Copy the records word for word, from the line with "Does [7,192] look" to the line with "(x=442, y=251), (x=40, y=235), (x=258, y=216)", including both of those lines.

==== SUPPLIED MATERIAL ====

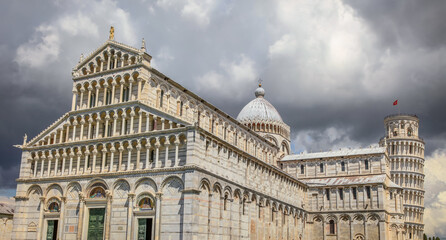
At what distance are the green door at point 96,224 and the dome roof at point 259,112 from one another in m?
Result: 39.8

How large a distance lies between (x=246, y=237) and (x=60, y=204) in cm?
1856

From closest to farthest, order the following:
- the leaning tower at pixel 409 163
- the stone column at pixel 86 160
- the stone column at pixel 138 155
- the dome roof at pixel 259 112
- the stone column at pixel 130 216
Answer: the stone column at pixel 130 216 → the stone column at pixel 138 155 → the stone column at pixel 86 160 → the dome roof at pixel 259 112 → the leaning tower at pixel 409 163

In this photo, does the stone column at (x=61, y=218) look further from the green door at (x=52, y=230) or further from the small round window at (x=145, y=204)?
the small round window at (x=145, y=204)

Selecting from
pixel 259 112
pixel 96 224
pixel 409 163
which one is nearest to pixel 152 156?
pixel 96 224

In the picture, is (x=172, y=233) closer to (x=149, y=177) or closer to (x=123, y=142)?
(x=149, y=177)

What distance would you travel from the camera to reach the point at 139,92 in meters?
42.6

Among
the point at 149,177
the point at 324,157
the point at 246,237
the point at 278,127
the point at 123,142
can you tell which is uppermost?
the point at 278,127

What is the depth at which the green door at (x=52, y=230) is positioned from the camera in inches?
1713

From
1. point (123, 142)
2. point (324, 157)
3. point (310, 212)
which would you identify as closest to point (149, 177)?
point (123, 142)

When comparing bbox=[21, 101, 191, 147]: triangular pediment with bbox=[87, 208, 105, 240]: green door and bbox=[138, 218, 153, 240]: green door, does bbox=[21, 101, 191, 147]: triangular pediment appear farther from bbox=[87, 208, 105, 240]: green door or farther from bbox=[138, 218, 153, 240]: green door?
bbox=[87, 208, 105, 240]: green door

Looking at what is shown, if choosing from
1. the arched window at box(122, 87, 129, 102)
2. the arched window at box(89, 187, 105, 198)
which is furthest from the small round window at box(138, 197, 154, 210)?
the arched window at box(122, 87, 129, 102)

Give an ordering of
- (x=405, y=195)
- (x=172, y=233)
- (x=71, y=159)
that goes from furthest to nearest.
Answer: (x=405, y=195) → (x=71, y=159) → (x=172, y=233)

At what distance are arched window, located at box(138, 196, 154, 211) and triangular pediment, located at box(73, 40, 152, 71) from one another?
13.1 m

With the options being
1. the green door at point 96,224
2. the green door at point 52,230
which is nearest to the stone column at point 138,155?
the green door at point 96,224
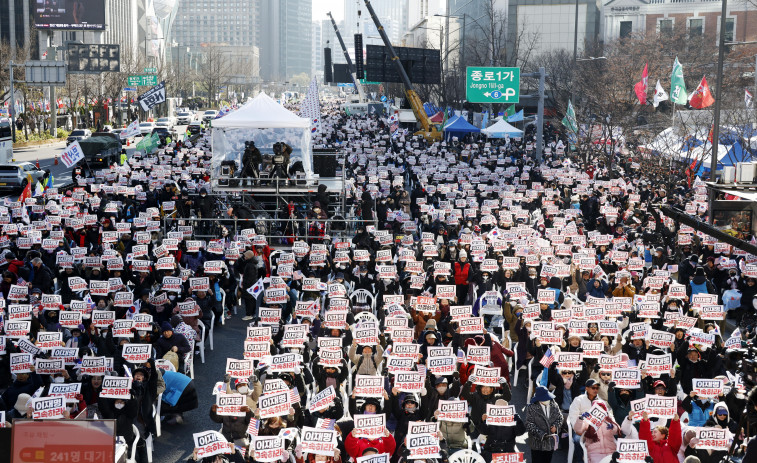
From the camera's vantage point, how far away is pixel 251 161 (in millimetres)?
29734

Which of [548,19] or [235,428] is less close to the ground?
[548,19]

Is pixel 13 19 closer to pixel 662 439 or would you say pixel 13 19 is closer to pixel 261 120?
pixel 261 120

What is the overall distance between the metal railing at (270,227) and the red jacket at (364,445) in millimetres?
13638

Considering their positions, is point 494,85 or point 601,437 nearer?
point 601,437

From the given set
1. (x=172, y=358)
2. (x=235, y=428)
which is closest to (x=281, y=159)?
(x=172, y=358)

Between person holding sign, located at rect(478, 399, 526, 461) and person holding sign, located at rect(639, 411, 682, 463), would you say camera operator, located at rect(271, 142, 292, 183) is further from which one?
person holding sign, located at rect(639, 411, 682, 463)

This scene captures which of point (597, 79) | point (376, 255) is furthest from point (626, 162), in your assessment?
point (376, 255)

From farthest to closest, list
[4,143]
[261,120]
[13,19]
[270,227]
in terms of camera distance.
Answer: [13,19] → [4,143] → [261,120] → [270,227]

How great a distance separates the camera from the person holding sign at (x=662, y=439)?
10.2 meters

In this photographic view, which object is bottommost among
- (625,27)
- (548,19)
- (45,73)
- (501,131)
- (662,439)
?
(662,439)

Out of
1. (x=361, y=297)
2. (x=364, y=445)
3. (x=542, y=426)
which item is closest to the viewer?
(x=364, y=445)

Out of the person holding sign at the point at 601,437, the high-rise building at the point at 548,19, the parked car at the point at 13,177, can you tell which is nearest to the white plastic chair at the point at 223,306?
the person holding sign at the point at 601,437

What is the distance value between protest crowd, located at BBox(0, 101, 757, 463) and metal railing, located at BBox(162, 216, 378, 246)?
0.63 feet

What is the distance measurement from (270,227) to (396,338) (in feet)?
44.1
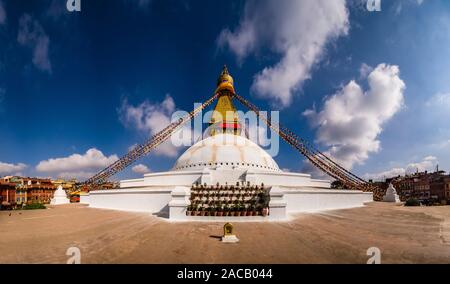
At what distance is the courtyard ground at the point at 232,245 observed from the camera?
6.13m

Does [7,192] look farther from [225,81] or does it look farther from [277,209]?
[277,209]

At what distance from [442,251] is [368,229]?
326 cm

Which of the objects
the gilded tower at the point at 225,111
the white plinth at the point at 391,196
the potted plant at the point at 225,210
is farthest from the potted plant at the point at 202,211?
the white plinth at the point at 391,196

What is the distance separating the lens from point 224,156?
22.6m

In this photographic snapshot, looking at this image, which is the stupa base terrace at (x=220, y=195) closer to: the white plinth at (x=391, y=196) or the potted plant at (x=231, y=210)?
the potted plant at (x=231, y=210)

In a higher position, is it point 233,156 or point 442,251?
point 233,156

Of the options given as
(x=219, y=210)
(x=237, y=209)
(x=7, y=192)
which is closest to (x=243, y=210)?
(x=237, y=209)

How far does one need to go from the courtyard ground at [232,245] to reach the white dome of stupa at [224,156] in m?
11.6

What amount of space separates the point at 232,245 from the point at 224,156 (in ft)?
50.5

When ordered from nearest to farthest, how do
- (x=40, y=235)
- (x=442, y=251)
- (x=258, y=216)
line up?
(x=442, y=251), (x=40, y=235), (x=258, y=216)

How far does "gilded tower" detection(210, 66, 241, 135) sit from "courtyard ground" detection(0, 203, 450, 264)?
1895 centimetres
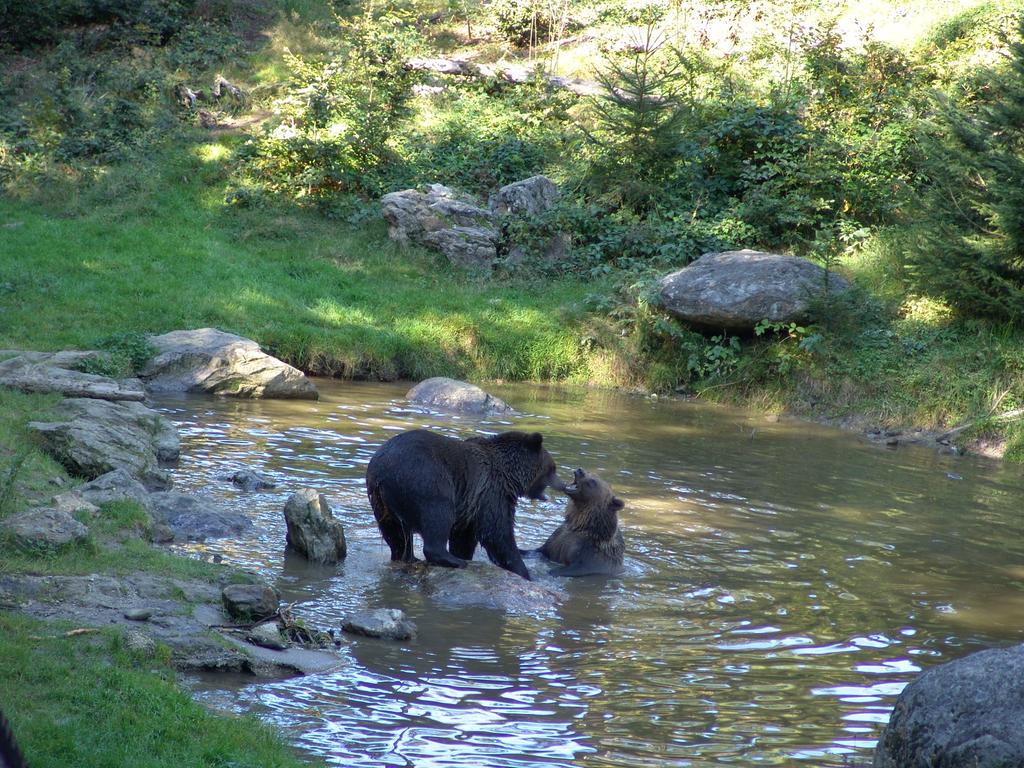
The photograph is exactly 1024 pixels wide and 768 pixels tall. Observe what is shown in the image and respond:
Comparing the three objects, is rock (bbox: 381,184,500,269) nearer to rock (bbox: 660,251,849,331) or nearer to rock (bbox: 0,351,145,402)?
rock (bbox: 660,251,849,331)

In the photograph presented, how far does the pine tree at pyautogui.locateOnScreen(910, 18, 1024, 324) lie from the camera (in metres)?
18.5

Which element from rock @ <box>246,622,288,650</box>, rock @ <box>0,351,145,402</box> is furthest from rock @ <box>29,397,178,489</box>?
rock @ <box>246,622,288,650</box>

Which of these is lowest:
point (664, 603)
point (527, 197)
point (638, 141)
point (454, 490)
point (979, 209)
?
point (664, 603)

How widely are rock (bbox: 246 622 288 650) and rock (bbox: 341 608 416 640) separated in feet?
2.11

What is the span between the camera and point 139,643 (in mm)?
6117

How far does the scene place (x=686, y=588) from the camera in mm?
9547

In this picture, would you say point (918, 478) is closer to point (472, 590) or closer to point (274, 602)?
point (472, 590)

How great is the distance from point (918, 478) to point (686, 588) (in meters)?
7.01

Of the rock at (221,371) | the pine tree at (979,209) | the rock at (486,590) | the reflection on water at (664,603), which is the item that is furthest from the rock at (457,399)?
the pine tree at (979,209)

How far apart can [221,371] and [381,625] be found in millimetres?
10338

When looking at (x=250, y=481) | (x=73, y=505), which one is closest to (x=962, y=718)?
(x=73, y=505)

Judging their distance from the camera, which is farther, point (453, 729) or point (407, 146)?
point (407, 146)

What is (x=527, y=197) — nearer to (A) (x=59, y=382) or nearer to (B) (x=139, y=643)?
(A) (x=59, y=382)

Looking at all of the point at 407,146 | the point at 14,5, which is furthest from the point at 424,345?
the point at 14,5
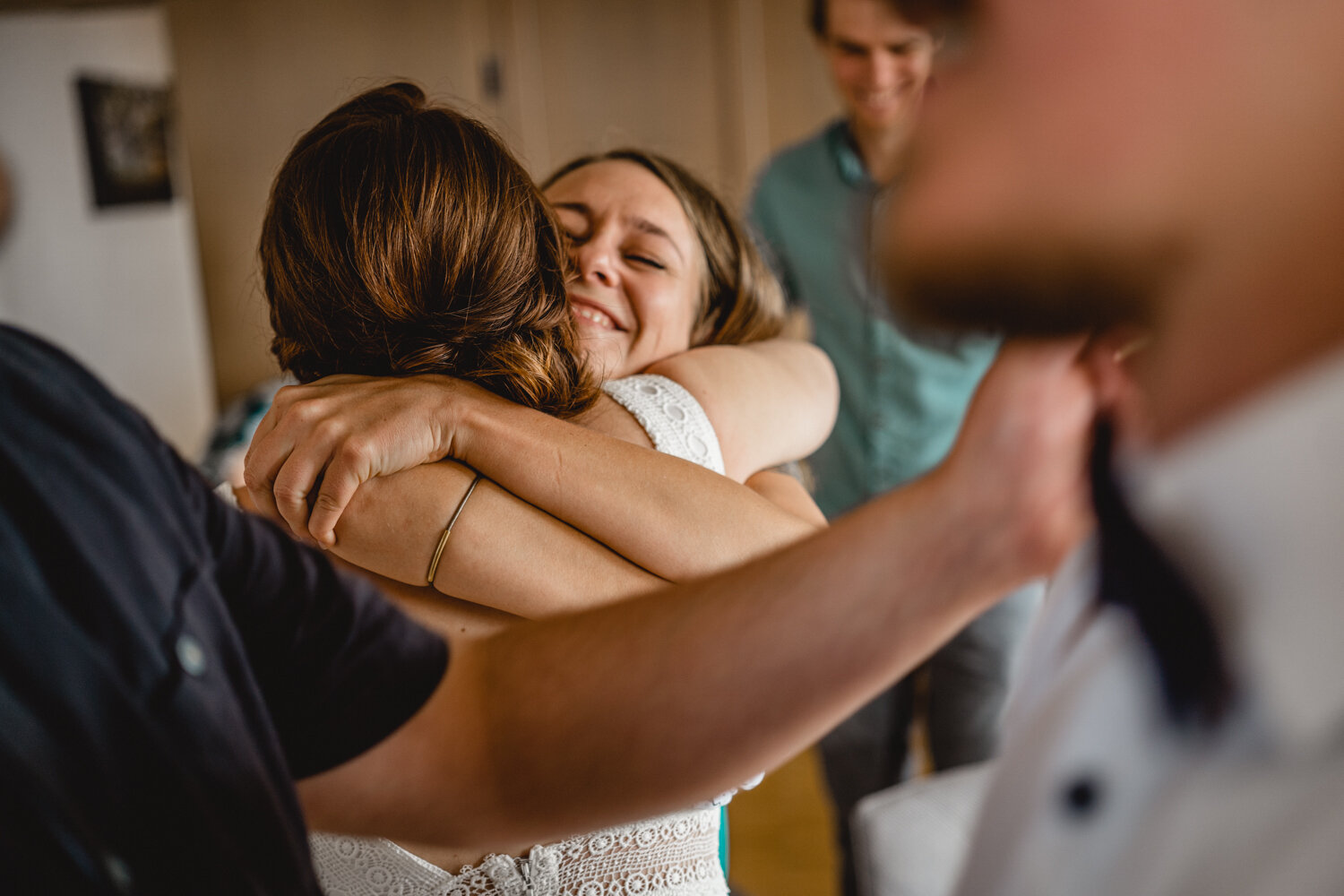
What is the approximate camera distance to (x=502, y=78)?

====

WRITTEN RESPONSE —
Does [7,192] look farther from [225,81] or does it look farther from [277,209]?
[277,209]

At what distance from [442,251] is [368,229]?
326 cm

Which of the objects
the gilded tower at the point at 225,111
the white plinth at the point at 391,196
the potted plant at the point at 225,210
is farthest from the potted plant at the point at 202,211?
the white plinth at the point at 391,196

What is the distance separating the lens from point 224,156?
22.6m

In this photographic snapshot, looking at this image, which is the stupa base terrace at (x=220, y=195) closer to: the white plinth at (x=391, y=196) or the potted plant at (x=231, y=210)?
the potted plant at (x=231, y=210)

In a higher position, is it point 233,156 or point 442,251?
point 233,156

Of the options given as
(x=219, y=210)
(x=237, y=209)
(x=7, y=192)
which is closest to (x=243, y=210)?
(x=237, y=209)

How far does one need to go from the courtyard ground at [232,245] to reach the white dome of stupa at [224,156] in m?
11.6

What amount of space separates the point at 232,245 from the point at 224,156 (in ft)?
50.5

When ordered from nearest to farthest, how do
- (x=40, y=235)
- (x=442, y=251)
- (x=258, y=216)
line up?
(x=442, y=251), (x=40, y=235), (x=258, y=216)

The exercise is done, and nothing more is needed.